At his last World Youth Day, the 2002 celebration in Toronto, a frail 82-year-old Pope John Paul described himself as "old," but looked and sounded better than he had in months, demonstrating once again his special chemistry with young people. He even read his speeches in their entirety, rather than having an aide read most of the text.
The Toronto event took place less than a year after the Sept. 11, 2001, terrorist attacks in the United States and Pope John Paul refused to ignore it.
"Last year, we saw with dramatic clarity the tragic face of human malice. We saw what happens when hatred, sin and death take command," the pope said. "Too many lives begin and end without joy, without hope. That is one of the principal reasons for World Youth Day. Young people are coming together to commit themselves, in the strength of their faith in Jesus Christ, to the great cause of peace and human solidarity."
"The future," he told them, "is in your hearts and in your hands."
The German Pope Benedict inherited from Blessed John Paul the 2005 celebration of World Youth Day in Cologne and brought to the encounters a sense of the seriousness of the Christian call. His love for the young Catholics translated into trust that they not only could understand the core teachings and traditions of the church, but that they wanted to learn more about them.
Under Pope Benedict, the evening vigil was transformed from a rally into a mass moment of eucharistic adoration, surprisingly silent and devout, given the fact that it involved tens of thousands of young people on their knees in the dirt on a wide open field.
At World Youth Day in Sydney in 2008, Pope Benedict emphasized the importance -- and real possibility -- of living a holy life by following the faith taught by the church and being open to the gifts of the Holy Spirit.
World Youth Day in Madrid in 2011 ended up being dramatic when sweltering heat gave way to a storm -- complete with thunder, wind and rain -- that knocked out the power at the traditional Saturday night vigil. Pope Benedict refused to leave.
"The Lord loves you and calls you his friends," he told the young people at Mass the next morning.
Their response, he said, must be to accept that love and share it with their peers who know, deep down, that "authentic values do exist" and will lead to a life of joy.

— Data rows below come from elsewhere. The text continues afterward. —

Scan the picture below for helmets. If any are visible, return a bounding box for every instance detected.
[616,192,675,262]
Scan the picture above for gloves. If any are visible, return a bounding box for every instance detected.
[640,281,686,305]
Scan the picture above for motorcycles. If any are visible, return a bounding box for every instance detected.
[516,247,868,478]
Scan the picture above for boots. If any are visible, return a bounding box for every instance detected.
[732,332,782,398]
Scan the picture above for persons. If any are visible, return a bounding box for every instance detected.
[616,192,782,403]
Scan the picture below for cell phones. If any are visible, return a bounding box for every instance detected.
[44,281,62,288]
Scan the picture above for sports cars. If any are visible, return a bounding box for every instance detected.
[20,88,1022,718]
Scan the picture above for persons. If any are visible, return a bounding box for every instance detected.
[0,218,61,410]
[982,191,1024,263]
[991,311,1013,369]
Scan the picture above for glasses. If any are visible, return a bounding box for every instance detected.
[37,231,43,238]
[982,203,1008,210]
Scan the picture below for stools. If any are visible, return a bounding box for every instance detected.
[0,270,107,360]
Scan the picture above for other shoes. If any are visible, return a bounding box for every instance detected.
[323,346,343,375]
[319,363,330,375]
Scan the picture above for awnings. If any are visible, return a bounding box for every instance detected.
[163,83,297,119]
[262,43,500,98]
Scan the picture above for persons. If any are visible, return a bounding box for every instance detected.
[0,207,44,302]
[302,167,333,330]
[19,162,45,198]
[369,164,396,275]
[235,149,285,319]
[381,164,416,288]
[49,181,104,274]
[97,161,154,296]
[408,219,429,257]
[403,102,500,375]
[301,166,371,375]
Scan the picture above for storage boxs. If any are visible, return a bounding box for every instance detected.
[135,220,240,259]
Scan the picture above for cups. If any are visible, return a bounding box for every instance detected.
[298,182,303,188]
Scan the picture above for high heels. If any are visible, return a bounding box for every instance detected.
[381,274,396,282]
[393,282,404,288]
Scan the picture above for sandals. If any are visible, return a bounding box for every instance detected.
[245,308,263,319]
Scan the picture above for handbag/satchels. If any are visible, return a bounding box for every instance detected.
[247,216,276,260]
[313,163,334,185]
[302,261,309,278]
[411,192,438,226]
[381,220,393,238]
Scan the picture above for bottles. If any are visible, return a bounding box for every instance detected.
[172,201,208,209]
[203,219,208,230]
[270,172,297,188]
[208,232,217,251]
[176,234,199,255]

Pope Francis inherited WYD Rio from Pope Benedict, who chose the theme: "Go and make disciples of all nations." It's a theme that's right up Pope Francis' alley.
With the young people, he's likely to use the word he's repeated most in his morning homilies and his meetings with Catholic groups; his Italian "Avanti!" is likely to resound in Spanish ("Adelante!"), Portuguese ("Adiante!") and English ("Go forth!").
For Pope Francis, going forth literally requires motion. It's about leaving the comfort of one's group or parish and sharing the Gospel both through serving the poor and wounded and through proclaiming faith in Jesus with words, smiles and embraces.
Meeting with seminarians and novices July 6, the pope said: "Be courageous in prayer and in going out to proclaim the Gospel. I'd like a more missionary church, not one that seeks tranquility" above all; "a beautiful church that goes forth."
Even the eucharistic adoration that Pope Francis practices regularly and will share with the young people in Rio has a deep dimension of outreach.
As he said in June on the feast of the Body and Blood of the Lord, "in adoring Christ who is really present in the Eucharist," Catholics should ask themselves: "Do I let myself be transformed by him? Do I let the Lord who gives himself to me guide me to going out ever more from my little enclosure in order to give, to share, to love him and others?"